Each CudaGPUController runs in its own thread.
gpu_ids=None means all visible GPUs. Explicit values are visible device ordinals after CUDA or ROCm visibility filtering. Empty, duplicate, or out-of-range lists are invalid; lists with more than 64 entries are also invalid. Startup raises ValueError if the resolved selection contains zero devices.
Local constructor inputs (gpu_ids, interval, busy_threshold, and vram_to_keep) are validated before platform/backend discovery. Visible-count checks for explicit IDs still require device discovery.
vram_to_keep defaults to the shared low-power public default, 1GiB, when omitted.
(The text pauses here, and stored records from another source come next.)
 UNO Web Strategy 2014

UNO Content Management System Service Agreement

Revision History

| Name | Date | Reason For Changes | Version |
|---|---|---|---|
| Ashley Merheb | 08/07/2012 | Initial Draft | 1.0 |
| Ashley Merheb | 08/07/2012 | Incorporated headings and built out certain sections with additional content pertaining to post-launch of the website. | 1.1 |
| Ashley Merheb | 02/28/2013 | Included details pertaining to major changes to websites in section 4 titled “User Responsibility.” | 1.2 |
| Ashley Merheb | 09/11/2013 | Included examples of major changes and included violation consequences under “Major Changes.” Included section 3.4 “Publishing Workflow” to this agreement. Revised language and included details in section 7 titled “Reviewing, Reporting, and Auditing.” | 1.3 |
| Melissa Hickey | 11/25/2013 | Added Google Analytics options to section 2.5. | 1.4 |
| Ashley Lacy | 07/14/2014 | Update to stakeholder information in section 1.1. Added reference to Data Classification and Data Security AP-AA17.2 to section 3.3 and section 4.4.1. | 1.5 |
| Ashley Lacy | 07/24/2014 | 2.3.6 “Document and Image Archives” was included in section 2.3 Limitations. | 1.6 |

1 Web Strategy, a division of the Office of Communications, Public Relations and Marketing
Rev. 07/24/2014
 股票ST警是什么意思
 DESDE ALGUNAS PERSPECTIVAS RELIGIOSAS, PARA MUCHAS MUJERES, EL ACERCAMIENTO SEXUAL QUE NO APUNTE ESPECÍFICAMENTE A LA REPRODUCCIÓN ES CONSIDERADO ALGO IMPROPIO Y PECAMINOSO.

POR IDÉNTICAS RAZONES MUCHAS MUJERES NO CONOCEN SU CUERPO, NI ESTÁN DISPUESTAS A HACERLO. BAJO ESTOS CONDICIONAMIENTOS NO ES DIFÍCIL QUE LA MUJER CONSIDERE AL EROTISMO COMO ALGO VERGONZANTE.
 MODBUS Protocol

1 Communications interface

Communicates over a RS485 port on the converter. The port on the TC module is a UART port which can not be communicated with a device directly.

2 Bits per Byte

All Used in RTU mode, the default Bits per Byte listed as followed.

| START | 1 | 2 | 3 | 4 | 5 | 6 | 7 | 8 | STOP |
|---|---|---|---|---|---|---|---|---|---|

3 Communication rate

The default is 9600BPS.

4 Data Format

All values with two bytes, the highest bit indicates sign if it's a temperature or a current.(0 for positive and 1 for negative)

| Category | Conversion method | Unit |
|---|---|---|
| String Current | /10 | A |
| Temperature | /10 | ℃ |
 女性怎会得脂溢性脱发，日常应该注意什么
Pass an explicit smaller or larger value when your scheduler needs a different reservation signal.
busy_threshold defaults to 25 and accepts -1 or a percentage in 0..100. Non-negative thresholds throttle the keep-alive loop when utilization spikes. When utilization telemetry is unavailable, non-negative thresholds sleep before allocating the keep tensor or running compute; use busy_threshold=-1 only for explicit unconditional keepalive work.
release() uses threads too, so all GPUs free up quickly. If a stop times out but the worker exits before a later release attempt, KeepGPU still clears the backend cache before forgetting the stale worker state.

Combine with schedulers or callbacks¶

def wait_until_dataset_ready(ctrl, poll_fn):
    ctrl.keep()
    while not poll_fn():
        time.sleep(30)
    ctrl.release()


def main():
    ctrl = CudaGPUController(rank=0, interval=0.2, vram_to_keep="2GiB")
    wait_until_dataset_ready(ctrl, lambda: Path("/tmp/done").exists())
    launch_training_job()

Encapsulate the keep/release lifecycle in helper functions so you do not forget to free the GPU if a stage fails.
Wrap logic in try/finally or contextlib.ExitStack if you perform multiple guarded operations sequentially.

Troubleshooting¶

OOM during keep() – Lower vram_to_keep. KeepGPU logs the failure and retries after interval seconds, but repeated OOMs usually indicate another process is already using the GPU.
Controllers never stop – Ensure you call release() even when exceptions occur. Context managers are the safest way to guarantee cleanup.
Need a CPU-only fallback? – GlobalGPUController supports CUDA, ROCm, and Mac M backends when the matching PyTorch/runtime stack is available. In CPU-only environments, catch the startup error and skip the guard logic for that run.